Berbicara tentang ulama nusantara, tentunya banyak tokoh-tokoh ulama yang harus kita tahu sejarah perjuangan dakwah islamnya di Nusantara. Salah satunya adalah KH Ahmad Dahlan. Ketika mendengar nama KH Ahmad Dahlan tentunya terbesit pikiran bahwa beliau adalah pendiri dari salah satu organisasi terbesar di Indonesia yaitu Muhammadiyah. Namun KH Ahmad Dahlan yang penulis maksud kali ini merupakan tokoh ulama yang berbeda, KH Ahmad Dahlan yang satu ini merupakan tokoh ulama yang aktif berdakwah di Semarang.
Tepat pada tahun 1862 M, KH Ahmad Dahlan di lahirkan di Termas Pacitan Jawa Timur dan pada tahun 1911 M beliau wafat di Semarang.
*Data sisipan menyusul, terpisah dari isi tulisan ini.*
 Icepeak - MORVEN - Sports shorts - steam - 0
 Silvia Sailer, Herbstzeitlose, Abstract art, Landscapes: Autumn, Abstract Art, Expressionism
Makam beliau tepat berada di sebelah timur Makam dari KH Sholeh darat di makam Bergota Semarang.
KH Ahmad Dahlan Termas atau juga sebagian orang menyebutnya sebagai KH Ahmad Dahlan Semarang, merupakan putra dari Abdullah bin Abdul Mannan bin Demang Dipomenggolo I yang merupakan keturunan Ketok Jenggot, beliau merupakan seorang Punggawa di keraton Surakarta, beliau juga merupakan tombak awal berdirinya sebuah daerah yang bernama Termas.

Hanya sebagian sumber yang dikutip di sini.